Water, Sanitation and Hygiene (WASH)

Water, sanitation and hygiene (WASH) is one of the key program pillars of our emergency response in Yemen, focusing on mitigating the increased risk of diseases caused by reduced access to clean water, basic sanitation and hygiene. We provide safe water, promote healthy hygiene practices to prevent the spread of disease, support latrine and water system construction and rehabilitation, and support responsible solid and medical waste management. Since we began WASH programming in Yemen in 2012, we have reached more than 2 million people, providing critical access to water, sanitation and hygiene during major cholera outbreaks over the last three years.

Capacity Building

Regular training on health, nutrition, WASH, food security and protection issues is a central component of International Medical Corps programming in Yemen, to ensure delivery of quality services in line with recognized standards and protocols. Due to the current humanitarian emergency and the severely weakened government healthcare system, we focus on improving healthcare staff members’ knowledge and skills in services offered at the health facilities we support.

Food Security and Livelihoods

Food security and livelihoods (FSL) is a core component of International Medical Corps’ program strategy in Yemen. In addition to providing conventional food assistance linked with sustainable livelihoods, we have a comprehensive program for food distribution using vouchers specifically for families affected by malnutrition. Our program to replace valuable livestock lost in the fighting helps regenerate wealth and strengthen household incomes. Working with our health and nutrition teams, our FSL team selects recipients of new livestock based on criteria developed in consultation with communities. Technical training on business and financial management is also available to support sustainable livelihoods. Currently, more than 1,300 households are being supported through the livestock assistance program in three governorates.

Monitoring, Evaluation, Accountability and Learning

International Medical Corps has an MEAL team in Yemen that systematically tracks outputs and outcomes of our programs and gathers beneficiary feedback for continuous improvement. To this end, we have developed District Health Information System 2 (DHIS2), an open-source data collection, aggregation and reporting software package that enables International Medical Corps to have access to timely data, minimize errors and help us make evidence-based decisions related to our programs. Whenever possible, the system captures data or information on interventions, disaggregated by sex, age and deprived groups, including the disabled.

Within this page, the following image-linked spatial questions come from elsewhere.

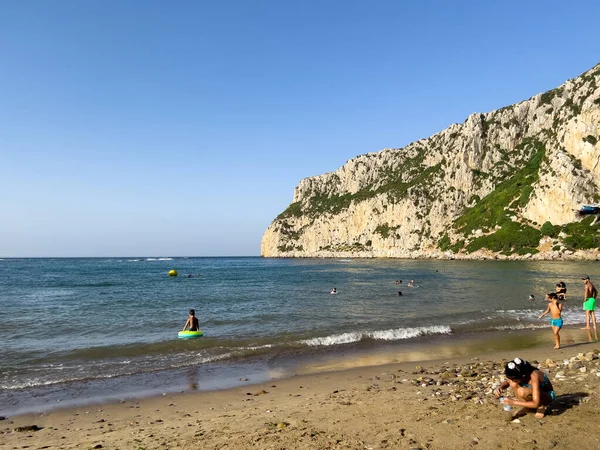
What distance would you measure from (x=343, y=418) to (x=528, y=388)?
145 inches

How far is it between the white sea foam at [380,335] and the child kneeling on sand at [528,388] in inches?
437

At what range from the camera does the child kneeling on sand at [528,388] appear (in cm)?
744

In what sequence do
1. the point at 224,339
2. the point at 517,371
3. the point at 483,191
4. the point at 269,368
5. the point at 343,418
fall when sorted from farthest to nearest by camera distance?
the point at 483,191 < the point at 224,339 < the point at 269,368 < the point at 343,418 < the point at 517,371

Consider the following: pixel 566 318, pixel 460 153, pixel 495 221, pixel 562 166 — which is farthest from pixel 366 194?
pixel 566 318

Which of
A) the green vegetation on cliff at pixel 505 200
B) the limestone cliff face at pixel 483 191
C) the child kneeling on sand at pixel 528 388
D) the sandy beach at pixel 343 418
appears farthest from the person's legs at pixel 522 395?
the green vegetation on cliff at pixel 505 200

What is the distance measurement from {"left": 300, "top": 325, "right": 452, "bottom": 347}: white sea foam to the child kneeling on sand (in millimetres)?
11088

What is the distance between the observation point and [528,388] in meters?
7.64

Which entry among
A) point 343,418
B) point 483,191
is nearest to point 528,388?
point 343,418

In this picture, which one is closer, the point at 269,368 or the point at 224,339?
the point at 269,368

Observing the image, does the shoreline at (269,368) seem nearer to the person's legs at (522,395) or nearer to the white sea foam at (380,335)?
the white sea foam at (380,335)

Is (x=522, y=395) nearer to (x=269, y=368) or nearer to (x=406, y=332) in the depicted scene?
(x=269, y=368)

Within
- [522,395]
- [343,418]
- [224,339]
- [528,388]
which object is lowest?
[224,339]

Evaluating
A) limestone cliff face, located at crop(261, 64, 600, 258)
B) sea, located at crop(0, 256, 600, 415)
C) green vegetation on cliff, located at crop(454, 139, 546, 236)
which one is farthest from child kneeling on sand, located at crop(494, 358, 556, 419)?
green vegetation on cliff, located at crop(454, 139, 546, 236)

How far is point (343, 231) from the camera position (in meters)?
179
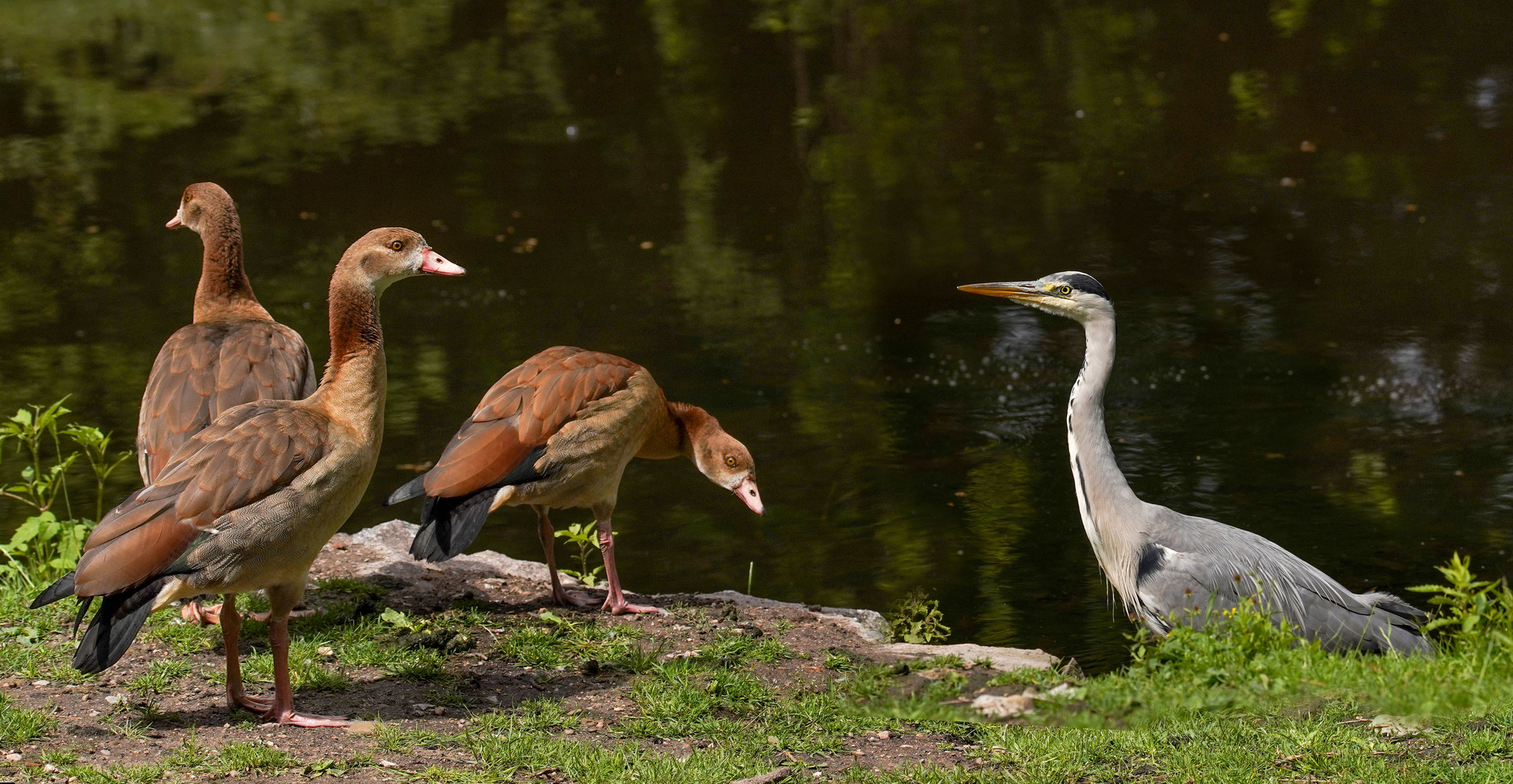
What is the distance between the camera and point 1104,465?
6469 mm

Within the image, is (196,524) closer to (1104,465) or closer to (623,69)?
(1104,465)

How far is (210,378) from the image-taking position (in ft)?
21.0

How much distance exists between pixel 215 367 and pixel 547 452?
141 centimetres

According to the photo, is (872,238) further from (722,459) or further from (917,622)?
(917,622)

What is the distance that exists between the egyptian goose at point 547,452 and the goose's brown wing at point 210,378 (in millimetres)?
701

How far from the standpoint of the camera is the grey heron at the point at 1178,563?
20.5 ft

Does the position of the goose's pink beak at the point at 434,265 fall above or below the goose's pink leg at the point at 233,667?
above

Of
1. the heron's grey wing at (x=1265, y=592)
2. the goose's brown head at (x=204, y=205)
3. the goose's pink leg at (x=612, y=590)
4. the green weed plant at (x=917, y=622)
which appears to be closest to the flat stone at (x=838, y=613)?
the green weed plant at (x=917, y=622)

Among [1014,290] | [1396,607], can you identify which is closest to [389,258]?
[1014,290]

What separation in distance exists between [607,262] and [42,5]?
12187 millimetres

We also use other technical systems, including accountability to affected population (AAP) and community-based feedback and response mechanism (CBFRM), based on the global International Medical Corps CBFRM framework.

Protection Mainstreaming

Protection and gender-based violence (GBV) prevention programming remain the most sensitive interventions in Yemen, both because of the extreme cultural sensitivities that surround them and because they often occur in areas where armed conflict and critical food shortages force communities to focus on survival. To promote protection mainstreaming across all sectors, International Medical Corps employs staff devoted solely to protection mainstreaming, ensuring that interventions are aligned to all applicable international protection standards in the health, nutrition, WASH and FSL programs.

Protection mainstreaming efforts within our Yemen mission are conducted in close coordination and communication with the United Nations’ GBV Sub-Cluster and Protection Cluster in the country.  All International Medical Corps program staff, as well as monitoring, evaluation, accountability and learning (MEAL) staff are trained on how to include protection in planned activities. International Medical Corps monitoring tools are designed to capture the key elements of beneficiary protection as set out in approved guidelines.